3) Mints. For the same reason as the Oreos, and just because you probably shouldn’t eat Oreos 24/7.

4) Cleaning supplies. Because I’m so wired on these things, I’m like the incredible hulk. My house is never so clean as when I’m on IV steroids!

Q: I finished my IV steroids yesterday, but my symptoms haven’t improved very much. Do I need more?

A: That’s ok, and actually to be expected. Remember when I said the steroids stay in your system for up to a month? They will keep working over the next few weeks and you should gradually see them making a difference in that time. I always encourage patients to check in with me and let me know how they are doing, but I let them know that we will just be keeping an eye on things for a couple of weeks before trying anything else since the steroids are still working to decrease inflammation.

Q: What can I expect if I am getting my IV steroids at home?

A: There are several ways to get IV steroids including being admitted to the hospital, in an outpatient infusion center, and from the comfort of your own couch! The couch option is my personal favorite because I have a lot of netflix to catch up on, but most people have a lot of questions about how this works.

Once your insurance gives the OK a pharmacy will send you the medication and a nurse will come to your house to put in an IV, and to teach you how to give yourself the medicine.

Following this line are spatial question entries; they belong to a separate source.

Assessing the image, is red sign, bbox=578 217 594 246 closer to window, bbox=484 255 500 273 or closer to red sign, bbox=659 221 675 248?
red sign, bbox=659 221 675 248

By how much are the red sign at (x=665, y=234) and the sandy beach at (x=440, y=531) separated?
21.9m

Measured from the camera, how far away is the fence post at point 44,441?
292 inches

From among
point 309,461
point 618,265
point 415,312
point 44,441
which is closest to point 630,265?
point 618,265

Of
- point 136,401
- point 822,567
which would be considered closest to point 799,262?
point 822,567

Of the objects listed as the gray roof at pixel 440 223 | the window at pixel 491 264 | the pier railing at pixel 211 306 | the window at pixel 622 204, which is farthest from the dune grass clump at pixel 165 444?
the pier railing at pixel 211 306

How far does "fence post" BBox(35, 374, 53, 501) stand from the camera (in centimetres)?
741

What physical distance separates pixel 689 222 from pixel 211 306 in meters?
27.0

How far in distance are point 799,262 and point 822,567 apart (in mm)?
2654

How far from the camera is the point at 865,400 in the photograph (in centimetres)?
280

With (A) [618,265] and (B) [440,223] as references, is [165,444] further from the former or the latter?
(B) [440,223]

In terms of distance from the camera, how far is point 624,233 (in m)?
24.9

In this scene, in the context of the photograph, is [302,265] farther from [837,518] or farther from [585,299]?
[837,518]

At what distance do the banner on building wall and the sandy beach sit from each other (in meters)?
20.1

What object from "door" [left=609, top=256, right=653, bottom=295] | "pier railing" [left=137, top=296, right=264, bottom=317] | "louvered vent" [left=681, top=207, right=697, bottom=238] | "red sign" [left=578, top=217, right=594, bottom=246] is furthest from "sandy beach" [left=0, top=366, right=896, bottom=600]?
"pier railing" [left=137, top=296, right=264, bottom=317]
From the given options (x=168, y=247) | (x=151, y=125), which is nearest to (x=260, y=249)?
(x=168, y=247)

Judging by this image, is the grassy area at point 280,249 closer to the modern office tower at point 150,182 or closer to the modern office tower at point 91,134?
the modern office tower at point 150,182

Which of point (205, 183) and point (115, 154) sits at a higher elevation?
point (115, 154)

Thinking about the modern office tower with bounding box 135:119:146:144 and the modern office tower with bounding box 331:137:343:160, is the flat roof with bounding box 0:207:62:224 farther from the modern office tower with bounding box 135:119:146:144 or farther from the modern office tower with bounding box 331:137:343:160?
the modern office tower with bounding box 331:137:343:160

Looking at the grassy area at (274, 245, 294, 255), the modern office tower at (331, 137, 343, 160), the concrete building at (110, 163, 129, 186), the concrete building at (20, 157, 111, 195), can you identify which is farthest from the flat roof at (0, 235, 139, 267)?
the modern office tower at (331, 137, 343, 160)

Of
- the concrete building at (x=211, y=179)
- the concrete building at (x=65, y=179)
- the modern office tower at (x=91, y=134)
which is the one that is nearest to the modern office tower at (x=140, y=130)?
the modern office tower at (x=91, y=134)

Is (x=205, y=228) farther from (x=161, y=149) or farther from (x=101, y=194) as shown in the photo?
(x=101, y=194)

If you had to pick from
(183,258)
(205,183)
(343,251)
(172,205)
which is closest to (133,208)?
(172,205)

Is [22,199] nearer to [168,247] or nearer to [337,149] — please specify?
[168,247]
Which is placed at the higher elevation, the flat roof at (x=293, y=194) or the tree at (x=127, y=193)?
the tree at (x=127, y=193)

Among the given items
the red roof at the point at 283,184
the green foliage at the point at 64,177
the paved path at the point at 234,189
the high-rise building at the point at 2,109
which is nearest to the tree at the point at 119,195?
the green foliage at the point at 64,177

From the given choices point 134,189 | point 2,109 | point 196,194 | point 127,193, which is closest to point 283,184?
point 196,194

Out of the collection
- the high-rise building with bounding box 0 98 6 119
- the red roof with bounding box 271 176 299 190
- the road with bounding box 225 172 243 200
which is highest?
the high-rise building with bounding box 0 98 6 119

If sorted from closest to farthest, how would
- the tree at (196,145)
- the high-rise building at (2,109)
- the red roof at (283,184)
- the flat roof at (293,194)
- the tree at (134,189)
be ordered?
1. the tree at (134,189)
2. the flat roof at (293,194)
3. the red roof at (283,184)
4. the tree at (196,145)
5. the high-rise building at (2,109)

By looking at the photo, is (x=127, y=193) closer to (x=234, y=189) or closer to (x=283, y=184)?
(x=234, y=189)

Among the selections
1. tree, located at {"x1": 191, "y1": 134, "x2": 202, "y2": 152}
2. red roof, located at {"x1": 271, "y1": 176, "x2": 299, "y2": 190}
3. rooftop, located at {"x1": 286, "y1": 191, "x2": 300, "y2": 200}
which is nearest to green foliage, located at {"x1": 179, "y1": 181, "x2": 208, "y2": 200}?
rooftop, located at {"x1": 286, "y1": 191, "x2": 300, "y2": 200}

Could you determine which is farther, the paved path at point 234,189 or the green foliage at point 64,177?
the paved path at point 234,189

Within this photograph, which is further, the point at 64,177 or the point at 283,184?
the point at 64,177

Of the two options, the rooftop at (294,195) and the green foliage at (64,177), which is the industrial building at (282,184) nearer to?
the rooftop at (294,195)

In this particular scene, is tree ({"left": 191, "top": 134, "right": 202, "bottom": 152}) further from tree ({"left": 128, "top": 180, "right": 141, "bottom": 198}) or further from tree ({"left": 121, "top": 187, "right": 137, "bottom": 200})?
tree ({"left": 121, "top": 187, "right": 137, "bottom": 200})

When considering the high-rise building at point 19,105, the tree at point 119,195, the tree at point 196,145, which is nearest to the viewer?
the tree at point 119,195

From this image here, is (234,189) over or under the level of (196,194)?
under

They have done their best to make it very easy to do yourself. The medicine comes in a little water balloon contraption which you attach to your IV and then it goes in over an hour. You can put the balloon in your pocket as you are getting the medicine and go to work, clean the house, take a nap…whatever! Here’s what the setup looks like:

I’ve seen the promised land of IV steroids at home, and I’m never going back!

You give yourself a dose once a day for how many ever days your doctor prescribed and then the IV can come out. This is the tricky part because a nurse doesn’t come give you your medicine every day, and they don’t come take out your IV. They will make sure you are totally comfortable doing all these things before they leave you though!

Q: I’m nervous about having an IV in at home, what do I need to know?

A: There are a few main points on this one:

1) When you have an IV there is not a needle in your arm! We use the needle to get the IV in the vein, but after the IV is inserted the needle is removed and only a flexible plastic catheter remains in the vein, so you can bend and move your arm without worrying about being stabbed by a needle! It looks like this:

Sorry if I just grossed you out there!

2) If your IV flushes easily with saline it is working well. You should feel a cold sensation when you flush with saline, but it should not be painful. If you have some blood backing up into the part of the IV that you can see you can flush it with saline again and just make sure it is clamped off properly. On the final days of your infusion you may not be able to get blood return, but as long as it flushes well it’s still just fine! The steroids themselves to burn a bit going in, which is why it’s important to check if your IV is good before starting your infusion.

3) Your IV is no longer good if you can’t flush it with saline, if it is painful to flush it with saline, or if a bubble occurs in your skin when you flush it with saline or during your infusion. This means the catheter is no longer in the vein. Don’t panic, just call the nurse and they will come replace it. If you are unsure if your IV is good or not, call your nurse!

I hope you learned a little something, let me know if there’s anything else you were curious about that I didn’t cover!

Site content is not intended to be a substitute for professional medical treatment or guidance. Always consult a healthcare provider before making medical decisions.